Lord's Supper: On the night before his passion and death, Jesus gathered his disciples together to eat the Passover meal, remembering the redemption of Israel from the bondage of Egypt and the escape of the people of Israel from the angel of death. However, at this Passover meal Jesus established the Christian passover meal in which the eating of his Body and the drinking of his Blood became the perpetual communion in the redemption his death and resurrection brings. Jesus took bread and said to his disciples, "Take eat; this is my body." And he took a cup of wine and said, "Drink of this, all of you; this is my blood of the new covenant which is poured out for many for the forgiveness of sins" (Mt 26:26-28). 

According to the Gospel of John, Jesus said, "I am the living Bread which came down from heaven; if any one eats of this Bread, he will live for ever; and the Bread which I shall give for the life of the world is my flesh" (Jn 6:51). The apostle Paul spoke of the Lord's Supper as a "participation" in the body and blood of Christ (1 Cor 10:16). In the Lord's Supper, therefore, the Body and the Blood given and shed for the forgiveness of sins is distributed and received by all who eat and drink. Those who receive this sacrament in faith receive the forgiveness of sins, the nuture of faith, union with Christ, and eternal life.

Confirmation: In agreement with all Lutheran churches, the ELCL does not consider confirmation to be a sacrament. Rather, confirmation is the public affirmation of the Christian faith as that is confessed in the baptismal creed. After a period of instruction in the teachings of the Christian faith, a person publically confesses that the Christian faith is also his own faith. Upon thisi confession the person is allowed to partake of the Body and Blood of Christ in the Lord's Supper. It is the practice of the ELCL that only confirmed members of the church may serve as godparents in the baptism of a child.

Prayer: As loving children ask of their loving father, so we are confident in Christ to bring our prayers and requests to our Father in heaven. Jesus said, "Whatever you ask in prayer, believe that you have received it, and you will receive it" (Mk 11:24). Prayer is the response to the love of God that is in Jesus. Therefore, we pray in the name of Jesus and we pray with him when we come to the Father in prayer. Jesus himself taught us how to pray:

"Our Father, who are in heaven, may your name be made holy, may your kingdom come, may your will be done as earth as it is in heaven; give us today our daily bread, and forgive us our trespasses as we forgive those who sin against us; and lead us not into temptation, but deliver us from evil."

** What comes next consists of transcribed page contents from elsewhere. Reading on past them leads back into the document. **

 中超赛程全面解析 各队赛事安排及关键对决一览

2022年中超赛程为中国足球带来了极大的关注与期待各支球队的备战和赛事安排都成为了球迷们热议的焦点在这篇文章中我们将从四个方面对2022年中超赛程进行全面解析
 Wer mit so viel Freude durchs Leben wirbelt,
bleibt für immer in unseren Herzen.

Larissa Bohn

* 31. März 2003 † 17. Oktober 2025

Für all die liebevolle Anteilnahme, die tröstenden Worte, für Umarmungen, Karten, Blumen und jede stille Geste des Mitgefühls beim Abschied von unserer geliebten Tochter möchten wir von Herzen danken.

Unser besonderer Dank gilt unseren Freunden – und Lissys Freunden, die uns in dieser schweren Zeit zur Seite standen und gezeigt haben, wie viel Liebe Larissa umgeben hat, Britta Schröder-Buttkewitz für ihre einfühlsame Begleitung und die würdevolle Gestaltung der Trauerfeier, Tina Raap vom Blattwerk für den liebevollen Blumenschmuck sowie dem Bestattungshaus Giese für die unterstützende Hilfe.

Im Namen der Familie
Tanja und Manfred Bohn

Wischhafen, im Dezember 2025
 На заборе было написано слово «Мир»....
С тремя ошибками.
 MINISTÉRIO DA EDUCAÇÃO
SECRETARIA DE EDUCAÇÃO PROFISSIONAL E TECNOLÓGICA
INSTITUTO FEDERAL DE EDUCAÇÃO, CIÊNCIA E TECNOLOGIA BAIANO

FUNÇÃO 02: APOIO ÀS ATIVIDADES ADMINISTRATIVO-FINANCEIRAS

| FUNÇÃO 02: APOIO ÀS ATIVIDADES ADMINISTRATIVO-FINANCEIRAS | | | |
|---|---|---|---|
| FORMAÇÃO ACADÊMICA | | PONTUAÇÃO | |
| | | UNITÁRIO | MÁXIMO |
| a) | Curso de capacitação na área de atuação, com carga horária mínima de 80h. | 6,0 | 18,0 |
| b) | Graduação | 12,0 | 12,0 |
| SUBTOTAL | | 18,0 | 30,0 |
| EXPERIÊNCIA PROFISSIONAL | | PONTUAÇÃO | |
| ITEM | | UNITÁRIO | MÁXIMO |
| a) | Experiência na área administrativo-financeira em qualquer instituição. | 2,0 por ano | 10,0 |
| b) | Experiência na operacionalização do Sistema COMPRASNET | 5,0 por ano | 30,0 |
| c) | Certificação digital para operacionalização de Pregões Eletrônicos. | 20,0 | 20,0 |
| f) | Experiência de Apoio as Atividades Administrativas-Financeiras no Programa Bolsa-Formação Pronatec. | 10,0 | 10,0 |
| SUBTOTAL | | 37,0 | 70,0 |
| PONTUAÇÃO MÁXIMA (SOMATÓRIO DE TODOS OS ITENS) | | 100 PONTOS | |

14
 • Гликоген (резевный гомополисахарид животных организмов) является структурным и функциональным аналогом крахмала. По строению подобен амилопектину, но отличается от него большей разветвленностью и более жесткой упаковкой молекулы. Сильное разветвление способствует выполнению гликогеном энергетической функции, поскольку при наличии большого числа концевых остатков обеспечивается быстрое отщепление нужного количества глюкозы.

This prayer teaches us to pray not only for ourselves but also for others, including our enemies, even as Jesus himself prayed, "Father, forgive them for they do not know what they are doing" (Lk 23:34). Following Jesus, the apostle Paul also urges Timothy to pray and intercede for all people, including those in authority (1 Tim 2:1-2). Praying for all people, including those who are not of the household of faith, is a significant service that the church gives to the world.